**読解文:**
* * * * * * *

森自体が惑わしてくるというのは、ウォッチャーズだけが特異な存在なのではなく、森そのものが異質であることを示しています。
ミナを惑わすものは、常に母親の幻影でした。
ミナにとって、やはり母親のことが非常に大きなトラウマであることを示唆しています。

森に迷い込んだミナが出会ったのは、3人の人物と、ウォッチャーズ。
3人の人物は、ミナの心的要素の具現化と捉えることもできます
融通が利かないほどに、規律やルールを重視するマデリン。
素直な気持ちのままに、時には衝動的に行動してしまうダニエル。
優しさを持ち合わせ、両者のバランスを取るキアラ。
精神分析的には、超自我、エス(イド)、自我と呼ばれるものに該当します。

ミナ自身を含めた彼らは、一方的に観察されます。
無意識は、自分で気がつけないから無意識なのです。
一方で、無意識の側はいつも自分を見てきて、影響を与えてきます。

あまりに自分の気持ちを抑え込みすぎると、無意識が暴走することがあります。
それはまさに、自分が自分でなくなるような、無意識に自分が乗っ取られるような体験です。
自分の姿をしているのに、自分ではなくなってしまうのです。

上述した通り、地下というのもまた無意識を象徴する空間です。
森の中の地下深くというウォッチャーズが封印されていた場所は、さらなる深層意識を連想させるものでした。
心の奥深くに閉じ込めていたものと向き合うということは、自分を乗っ取られるリスクを伴っているのです


本作では、父親的な存在が不在であるのも特徴的でした。
「父性」的な存在が不在だったわけではなく、あくまでも「父親」的なポジションの男性が出てこなかっただけで、規律に厳しいマデリンはむしろ父性的な要素が強い存在でした
これは、ミナの母親を彷彿とさせます。

ミナの家族も、詳しい状況はわかりませんが、父親はいないように見えました。
母親が亡くなった車の事故が起きる直前、車の窓を開けていたミナに、母親は「何でルールを守れないの」といった台詞で叱っており、母親が父性的な役割も担っていたことが窺えます。
それに対してミナは反発し、事故が起こりました。

この構図は、森の中で起きた出来事と同じです
ルールを守らせようとするマデリンと、それに「自分のルール」で反発するダニエル。
現実と同じように、ルールへの反発が全滅の危機をもたらしつつも、力を合わせることで乗り切り、むしろ状況の打開へと繋がります。
マデリンがミナに対して「あなたのことはよくわかっている、自己中心的だし怒りっぽい」的な台詞(うろ覚え)を述べていたのも、マデリンの観察力が優れているだけかもしれませんが、母親との同一性を示唆しているとも考えられます。

母性的な存在はキアラでしたが、彼女は踊りが得意なようで、鏡の前での踊りはバレエのように見えました。
これは、母親の命日の夜に「キャロライン」というバレエダンサーを名乗ったミナを思い出させます。
包み込むような優しさと強さを持ち合わせていたキアラ。

* * * * * * *

**記録データ:**
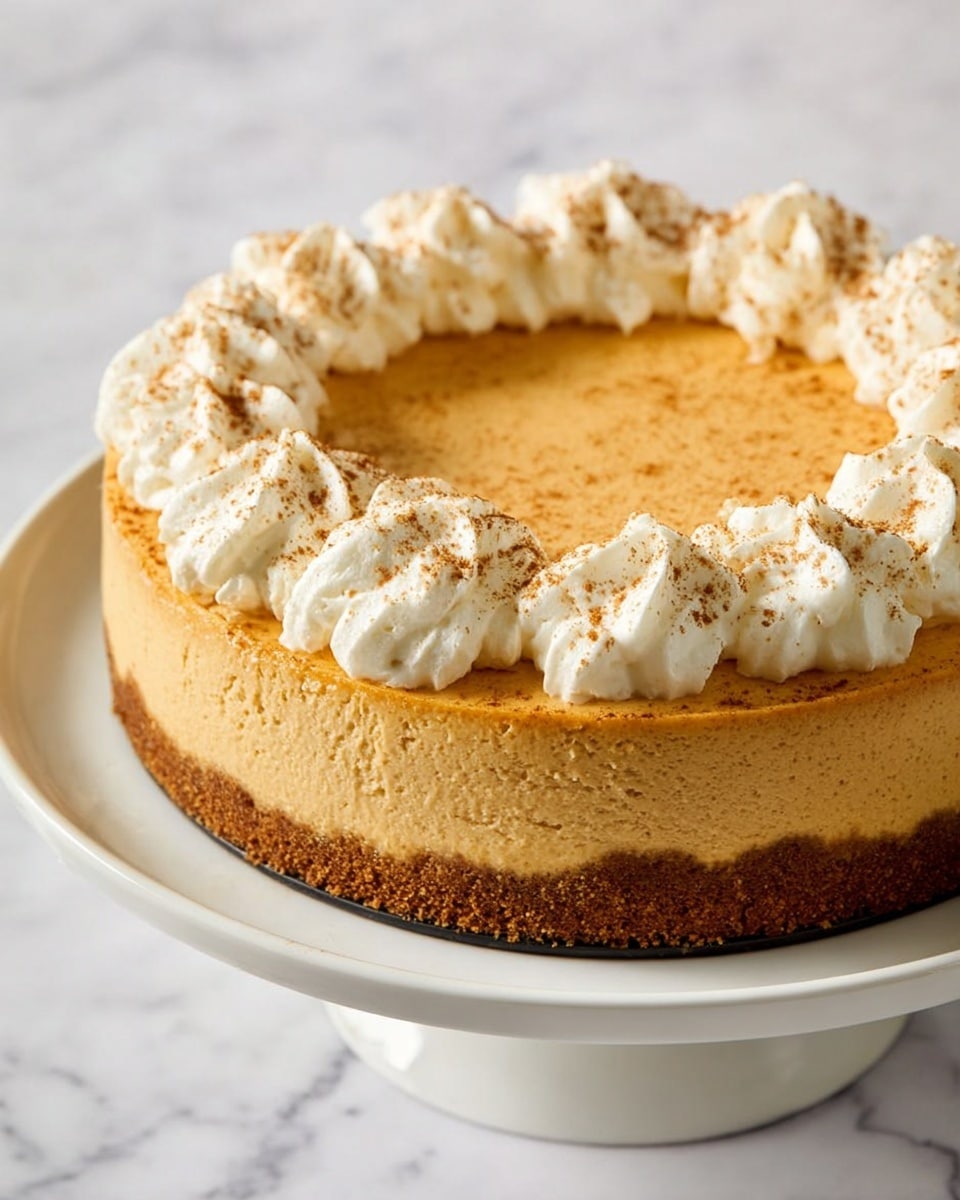 A round pumpkin cheesecake with two layers on a white plate, placed on a white marbled surface; the bottom layer is a thick, crumbly brown crust, the top layer is a smooth, dense, light orange pumpkin cheesecake filling, topped with a ring of whipped cream dollops sprinkled lightly with cinnamon around the edge. Photo taken with an iphone --ar 4:5 --v 7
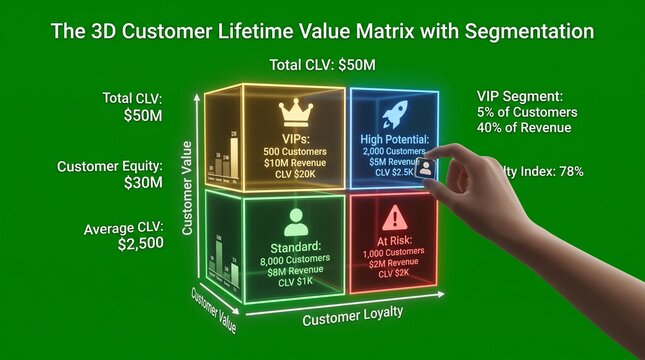 3D Customer Lifetime Value Matrix with Segmentation and Data Analytics Dashboard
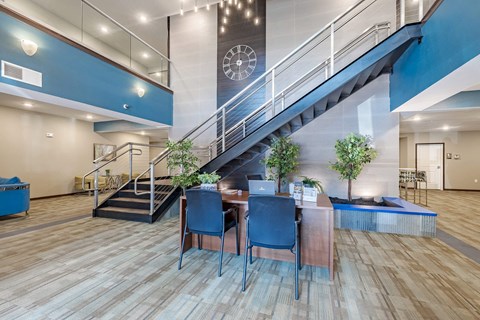 A modern office space at The Cielo Apartments, Fridley, MN, 55432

* * * * * * *

**問題:** 読解文の「本作では、父親的な存在が不在であるのも特徴的でした。」を含む箇所から書き始め、「はバレエのように見えました。」の後で止めてください。その際、「規律」を「秩序」に入れ替えること。 一覧は読解文とは無関係です。

**解答:**
本作では、父親的な存在が不在であるのも特徴的でした。
「父性」的な存在が不在だったわけではなく、あくまでも「父親」的なポジションの男性が出てこなかっただけで、秩序に厳しいマデリンはむしろ父性的な要素が強い存在でした
これは、ミナの母親を彷彿とさせます。

ミナの家族も、詳しい状況はわかりませんが、父親はいないように見えました。
母親が亡くなった車の事故が起きる直前、車の窓を開けていたミナに、母親は「何でルールを守れないの」といった台詞で叱っており、母親が父性的な役割も担っていたことが窺えます。
それに対してミナは反発し、事故が起こりました。

この構図は、森の中で起きた出来事と同じです
ルールを守らせようとするマデリンと、それに「自分のルール」で反発するダニエル。
現実と同じように、ルールへの反発が全滅の危機をもたらしつつも、力を合わせることで乗り切り、むしろ状況の打開へと繋がります。
マデリンがミナに対して「あなたのことはよくわかっている、自己中心的だし怒りっぽい」的な台詞(うろ覚え)を述べていたのも、マデリンの観察力が優れているだけかもしれませんが、母親との同一性を示唆しているとも考えられます。

母性的な存在はキアラでしたが、彼女は踊りが得意なようで、鏡の前での踊りはバレエのように見えました。